Vozes da classe média

De acordo, com o programa “Vozes da classe média”, os limites para fazer parte desse novo recorte de “classe” são os seguintes: de R$ 291 a R$1.091 como renda mensal familiar per capita. Dessa forma, as conclusões são uma maravilha! Mais de 50% da população brasileira estão nesse perfil – um total superior a 100 milhões de pessoas. Então, vamos lá verificar – na realidade concreta da vida real – quem está enquadrado dentro dessa inovadora definição de “nova classe média” e quem já está recebendo uma renda tão elevada que está até acima desse nível, passa a fazer parte das elites, da classe alta.
Consideremos o caso de um jovem casal, sem filhos. Um dos cônjuges recebe um salário mínimo e o outro está desempregado. Sua renda mensal é de R$ 620, o que nos permite concluir uma renda per capita de R$ 310 a cada 30 dias. Imaginemos ainda que seus vizinhos sejam um casal com 2 filhos, onde os pais trabalham e recebem cada um deles salário mínimo também. A renda mensal da família é de R$ 1.240, com uma renda per capita de R$ 310, como no caso anterior. Vejam que ambas as famílias são integrantes da “nova classe média”, pois estão acima do patamar mínimo de R$ 291, o que lhes permitiria a chave de acesso ao paraíso do consumo, segundo as capas das revistas semanais penduradas nas bancas de jornal. Pouco se fala a respeito da qualidade dos serviços públicos que recebem, como saúde, educação, saneamento, transporte público, etc. O que importa é a renda auferida.
Cabe ao leitor optar: o estabelecimento arbitrário desses valores seria ato de ingenuidade ou de maldade? Afinal, não é lá muito difícil contabilizar os níveis de despesa mensal dessas unidades familiares: o transporte coletivo numa grande cidade; o aluguel de moradia em péssimas condições; as contas de água, luz e telefone celular; o gás para cozinha; as compras de cesta básica e seus complementos; etc. Ora, o retrato é de uma sobrevivência nesse nível básico, que não permite quase nenhuma capacidade de poupança, nem o usufruto das boas condições de vida. Quem teria a coragem de afirmar que esses indivíduos seriam integrantes da “nova classe média”? Em sentido oposto, Pochmann nos oferece uma interessante reflexão a respeito do fenômeno, na apresentação de seu livro:
- O adicional de ocupados na base da pirâmide social reforçou o contingente da classe trabalhadora, equivocadamente identificada como uma nova classe média. Talvez não seja bem um mero equívoco conceitual, mas expressão da disputa que se instala em torno da concepção e condução das políticas públicas atuais.

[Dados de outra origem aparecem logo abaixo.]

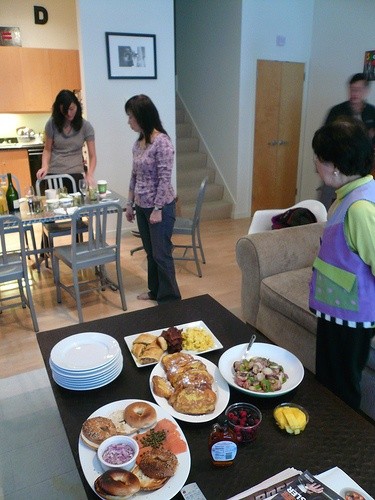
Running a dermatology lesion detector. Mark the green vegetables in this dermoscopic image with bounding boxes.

Por outro lado, tão ou mais impressionantes são as conseqüências da definição casuística do limite superior para o enquadramento em “nova classe média”. Imaginemos outra vez a situação de um casal típico de assalariados, com um filho. Ele acabou de conseguir um emprego numa empresa automobilística no ABC e recebe o piso da categoria. Ela é empregada de um banco e também recebe o piso salarial assegurado pelos acordos dos sindicatos com a FENABAN. A renda mensal do trio familiar supera R$ 3.300, com um equivalente per capita superior aos R$ 1.091 do programa oficial do governo. Dessa forma, a conclusão é assustadora: pasmem, mas essa família de trabalhadores não seria mais integrante da “nova classe média”. Em função dessa “estupenda” remuneração mensal, eles já teriam sido alçados à condição da elite, fazem parte das classes altas da sociedade brasileira! Uma loucura, para dizer o mínimo!